Updated on 2026-06-16 GMT+08:00

Hierarchical Queues

In multi-tenant scenarios, queues are a core mechanism for fair scheduling, resource isolation, and job priority control. In real-world applications, different queues usually belong to different departments, and there are hierarchical relationships between departments, which lead to more refined requirements for resource allocation and preemption. However, traditional peer queues cannot meet such requirements. To address this issue, the Volcano scheduler introduces hierarchical queues to implement resource allocation, sharing, and preemption between queues at different levels. With hierarchical queues, you can manage resource quotas at a finer granularity and build a more efficient unified scheduling platform.

Introduction to Hierarchical Queues

Hierarchical queues are used to implement hierarchical resource allocation and isolation in a multi-tenant cluster environment. Queues are organized in a tree structure, with the following functions:

  • The queue hierarchy can be configured. The parent attribute is added to QueueSpec of Volcano Scheduler. When creating a queue, you can use the parent attribute to specify the parent queue that a queue belongs to.
    type QueueSpec struct {
        ...
       // Specify the parent queue that a queue belongs to.
        Parent string `json:"parent,omitempty" protobuf:"bytes,8,opt,name=parent"`
        ...
    }

    After Volcano Scheduler is started, a root queue is created by default. You can create a hierarchical queue tree based on the root queue.

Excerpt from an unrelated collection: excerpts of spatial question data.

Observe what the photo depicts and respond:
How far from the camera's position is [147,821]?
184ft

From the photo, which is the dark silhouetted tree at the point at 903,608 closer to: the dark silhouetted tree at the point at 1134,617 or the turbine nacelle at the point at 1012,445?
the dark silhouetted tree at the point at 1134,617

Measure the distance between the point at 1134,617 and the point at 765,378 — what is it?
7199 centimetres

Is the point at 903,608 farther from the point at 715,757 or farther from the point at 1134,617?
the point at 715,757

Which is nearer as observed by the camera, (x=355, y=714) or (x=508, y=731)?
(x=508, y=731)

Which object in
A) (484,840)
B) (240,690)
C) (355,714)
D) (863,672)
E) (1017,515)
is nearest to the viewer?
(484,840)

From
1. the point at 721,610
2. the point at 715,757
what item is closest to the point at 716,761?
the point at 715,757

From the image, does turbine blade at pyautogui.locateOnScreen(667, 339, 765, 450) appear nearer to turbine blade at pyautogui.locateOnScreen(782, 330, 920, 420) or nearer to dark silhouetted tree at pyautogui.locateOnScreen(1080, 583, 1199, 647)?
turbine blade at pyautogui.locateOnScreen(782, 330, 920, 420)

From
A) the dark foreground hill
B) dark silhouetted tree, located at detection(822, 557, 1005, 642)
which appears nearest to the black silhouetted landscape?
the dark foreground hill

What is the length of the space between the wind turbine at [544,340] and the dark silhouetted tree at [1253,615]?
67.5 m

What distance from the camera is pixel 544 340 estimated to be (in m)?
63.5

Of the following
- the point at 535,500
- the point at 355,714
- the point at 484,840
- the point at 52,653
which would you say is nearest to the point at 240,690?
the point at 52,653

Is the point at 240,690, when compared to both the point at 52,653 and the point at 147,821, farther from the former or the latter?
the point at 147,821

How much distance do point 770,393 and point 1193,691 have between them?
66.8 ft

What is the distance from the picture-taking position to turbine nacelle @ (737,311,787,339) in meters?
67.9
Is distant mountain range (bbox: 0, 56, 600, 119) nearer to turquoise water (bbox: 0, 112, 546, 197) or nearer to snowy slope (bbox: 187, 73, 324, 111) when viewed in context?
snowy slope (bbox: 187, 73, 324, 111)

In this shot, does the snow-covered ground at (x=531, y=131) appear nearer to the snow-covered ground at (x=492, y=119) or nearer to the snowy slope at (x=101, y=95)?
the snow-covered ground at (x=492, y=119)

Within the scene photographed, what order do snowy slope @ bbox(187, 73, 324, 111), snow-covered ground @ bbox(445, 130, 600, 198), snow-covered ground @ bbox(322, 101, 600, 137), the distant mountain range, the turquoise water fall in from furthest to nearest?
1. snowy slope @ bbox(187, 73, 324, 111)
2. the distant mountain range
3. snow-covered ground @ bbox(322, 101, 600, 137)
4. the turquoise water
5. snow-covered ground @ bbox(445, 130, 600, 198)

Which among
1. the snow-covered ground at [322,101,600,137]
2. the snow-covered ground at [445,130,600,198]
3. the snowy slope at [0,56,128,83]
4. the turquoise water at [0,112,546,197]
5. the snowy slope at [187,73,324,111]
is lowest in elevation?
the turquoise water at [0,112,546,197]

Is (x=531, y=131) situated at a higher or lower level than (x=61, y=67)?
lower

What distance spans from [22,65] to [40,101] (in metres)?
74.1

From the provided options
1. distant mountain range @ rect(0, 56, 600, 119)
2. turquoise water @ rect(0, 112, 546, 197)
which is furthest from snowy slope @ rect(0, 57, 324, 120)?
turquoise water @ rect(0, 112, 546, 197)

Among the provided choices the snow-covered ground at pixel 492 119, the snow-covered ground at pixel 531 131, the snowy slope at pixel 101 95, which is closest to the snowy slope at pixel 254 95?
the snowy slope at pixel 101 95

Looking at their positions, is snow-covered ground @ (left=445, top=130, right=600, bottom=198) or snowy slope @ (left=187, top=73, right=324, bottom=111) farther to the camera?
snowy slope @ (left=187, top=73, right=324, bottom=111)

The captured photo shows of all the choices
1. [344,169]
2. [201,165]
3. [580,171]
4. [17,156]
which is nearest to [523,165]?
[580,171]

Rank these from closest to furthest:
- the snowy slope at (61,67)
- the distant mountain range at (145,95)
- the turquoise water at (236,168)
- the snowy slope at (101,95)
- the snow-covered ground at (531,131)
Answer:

  • You can configure capability, the upper limit of a queue's resource capacity (pods that exceed this limit cannot be scheduled), deserved (if a queue's allocated resources exceed its configured deserved value, the excess may be reclaimed), and guarantee (resources reserved for a queue and cannot be shared with other queues) for each resource dimension.
  • Resources can be shared and reclaimed across hierarchical queues. When no other queues are submitting tasks, queues in the cluster can use resources beyond their reserved amounts, allowing their workloads to exceed the configured deserved value. When multiple queues submit tasks and cluster resources become insufficient to schedule new pods, the system can reclaim shared resources from queues at other levels.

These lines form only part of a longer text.